→ WORK TO BE COMPLETED:
Render all of the data below as a numbered list, omitting any blank lines.

→ DATA EXCERPTS:

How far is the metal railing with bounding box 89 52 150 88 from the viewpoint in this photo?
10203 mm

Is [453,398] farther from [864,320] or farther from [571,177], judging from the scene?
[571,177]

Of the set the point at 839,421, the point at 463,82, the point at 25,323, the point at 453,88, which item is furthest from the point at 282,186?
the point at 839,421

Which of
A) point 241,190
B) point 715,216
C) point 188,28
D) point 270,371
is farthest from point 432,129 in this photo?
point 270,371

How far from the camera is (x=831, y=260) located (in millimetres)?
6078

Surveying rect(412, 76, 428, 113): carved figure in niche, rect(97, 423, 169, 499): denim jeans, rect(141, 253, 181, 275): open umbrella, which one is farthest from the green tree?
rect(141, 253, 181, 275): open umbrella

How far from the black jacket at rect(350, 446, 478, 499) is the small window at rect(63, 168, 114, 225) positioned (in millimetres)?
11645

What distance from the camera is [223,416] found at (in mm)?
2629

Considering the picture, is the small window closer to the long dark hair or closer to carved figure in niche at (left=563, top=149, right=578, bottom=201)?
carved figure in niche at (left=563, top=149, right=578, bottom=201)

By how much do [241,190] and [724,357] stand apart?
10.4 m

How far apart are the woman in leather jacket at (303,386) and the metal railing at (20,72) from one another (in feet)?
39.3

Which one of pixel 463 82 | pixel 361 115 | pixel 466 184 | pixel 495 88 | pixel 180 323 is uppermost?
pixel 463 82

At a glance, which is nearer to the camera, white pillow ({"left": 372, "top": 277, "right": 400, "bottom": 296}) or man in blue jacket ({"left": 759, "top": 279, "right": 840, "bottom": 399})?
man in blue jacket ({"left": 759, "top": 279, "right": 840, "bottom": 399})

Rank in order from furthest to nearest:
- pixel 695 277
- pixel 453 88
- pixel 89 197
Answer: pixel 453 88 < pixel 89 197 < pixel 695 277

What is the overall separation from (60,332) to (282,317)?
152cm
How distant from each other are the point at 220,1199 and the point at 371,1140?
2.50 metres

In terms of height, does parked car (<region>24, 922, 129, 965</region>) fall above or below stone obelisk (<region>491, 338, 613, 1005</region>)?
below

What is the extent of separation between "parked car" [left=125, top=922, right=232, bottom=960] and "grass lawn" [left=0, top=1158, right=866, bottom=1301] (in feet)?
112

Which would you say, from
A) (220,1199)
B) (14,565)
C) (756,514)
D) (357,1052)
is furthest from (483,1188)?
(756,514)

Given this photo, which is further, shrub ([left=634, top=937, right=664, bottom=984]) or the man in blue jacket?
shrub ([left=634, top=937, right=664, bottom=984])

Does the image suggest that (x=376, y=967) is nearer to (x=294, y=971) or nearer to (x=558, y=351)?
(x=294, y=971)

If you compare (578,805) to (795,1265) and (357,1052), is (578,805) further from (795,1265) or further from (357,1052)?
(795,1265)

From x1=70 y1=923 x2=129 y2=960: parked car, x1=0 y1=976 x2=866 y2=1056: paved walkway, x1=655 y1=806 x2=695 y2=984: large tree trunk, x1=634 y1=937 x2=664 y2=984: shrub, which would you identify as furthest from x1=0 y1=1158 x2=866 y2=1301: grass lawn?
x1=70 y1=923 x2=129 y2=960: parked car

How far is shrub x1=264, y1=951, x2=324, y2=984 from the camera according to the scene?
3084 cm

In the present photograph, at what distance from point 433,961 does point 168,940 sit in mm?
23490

→ THE SOLUTION:
1. How far is the metal railing with bounding box 89 52 150 88 from the viewpoint in this photo?
2. 10203 mm
3. Is [453,398] farther from [864,320] or farther from [571,177], judging from the scene?
4. [571,177]
5. Of the set the point at 839,421, the point at 463,82, the point at 25,323, the point at 453,88, which item is furthest from the point at 282,186?
6. the point at 839,421
7. Which of
8. A) point 241,190
9. B) point 715,216
10. C) point 188,28
11. D) point 270,371
12. is farthest from point 432,129 in this photo?
13. point 270,371
14. How far from the camera is (x=831, y=260) located (in millimetres)?
15. 6078
16. Surveying rect(412, 76, 428, 113): carved figure in niche, rect(97, 423, 169, 499): denim jeans, rect(141, 253, 181, 275): open umbrella, which one is farthest from the green tree?
17. rect(141, 253, 181, 275): open umbrella
18. How far from the black jacket at rect(350, 446, 478, 499) is the small window at rect(63, 168, 114, 225) positioned (in millimetres)?
19. 11645
20. What distance from the camera is [223,416] found at (in mm)?
21. 2629
22. Considering the picture, is the small window closer to the long dark hair or closer to carved figure in niche at (left=563, top=149, right=578, bottom=201)?
23. carved figure in niche at (left=563, top=149, right=578, bottom=201)
24. By how much do [241,190] and [724,357] stand apart?
25. 10.4 m
26. How far apart are the woman in leather jacket at (303,386) and the metal railing at (20,72) from one another (in feet)?
27. 39.3
28. Which one of pixel 463 82 | pixel 361 115 | pixel 466 184 | pixel 495 88 | pixel 180 323 is uppermost?
29. pixel 463 82
30. At a glance, which is nearer to the camera, white pillow ({"left": 372, "top": 277, "right": 400, "bottom": 296}) or man in blue jacket ({"left": 759, "top": 279, "right": 840, "bottom": 399})?
31. man in blue jacket ({"left": 759, "top": 279, "right": 840, "bottom": 399})
32. Rank in order from furthest to nearest:
33. - pixel 695 277
34. - pixel 453 88
35. - pixel 89 197
36. Answer: pixel 453 88 < pixel 89 197 < pixel 695 277
37. What is the overall separation from (60,332) to (282,317)?
38. 152cm
39. How distant from each other are the point at 220,1199 and the point at 371,1140?
40. 2.50 metres
41. In terms of height, does parked car (<region>24, 922, 129, 965</region>) fall above or below stone obelisk (<region>491, 338, 613, 1005</region>)?
42. below
43. What is the extent of separation between "parked car" [left=125, top=922, right=232, bottom=960] and "grass lawn" [left=0, top=1158, right=866, bottom=1301] (in feet)?
44. 112
45. Which would you say, from
46. A) (220,1199)
47. B) (14,565)
48. C) (756,514)
49. D) (357,1052)
50. is furthest from (483,1188)?
51. (756,514)
52. Given this photo, which is further, shrub ([left=634, top=937, right=664, bottom=984]) or the man in blue jacket?
53. shrub ([left=634, top=937, right=664, bottom=984])
54. Does the image suggest that (x=376, y=967) is nearer to (x=294, y=971) or nearer to (x=558, y=351)?
55. (x=294, y=971)
56. If you compare (578,805) to (795,1265) and (357,1052), is (578,805) further from (795,1265) or further from (357,1052)?
57. (795,1265)
58. From x1=70 y1=923 x2=129 y2=960: parked car, x1=0 y1=976 x2=866 y2=1056: paved walkway, x1=655 y1=806 x2=695 y2=984: large tree trunk, x1=634 y1=937 x2=664 y2=984: shrub, which would you identify as furthest from x1=0 y1=1158 x2=866 y2=1301: grass lawn?
59. x1=70 y1=923 x2=129 y2=960: parked car
60. How far is shrub x1=264, y1=951, x2=324, y2=984 from the camera according to the scene?
61. 3084 cm
62. In the present photograph, at what distance from point 433,961 does point 168,940 sit in mm?
63. 23490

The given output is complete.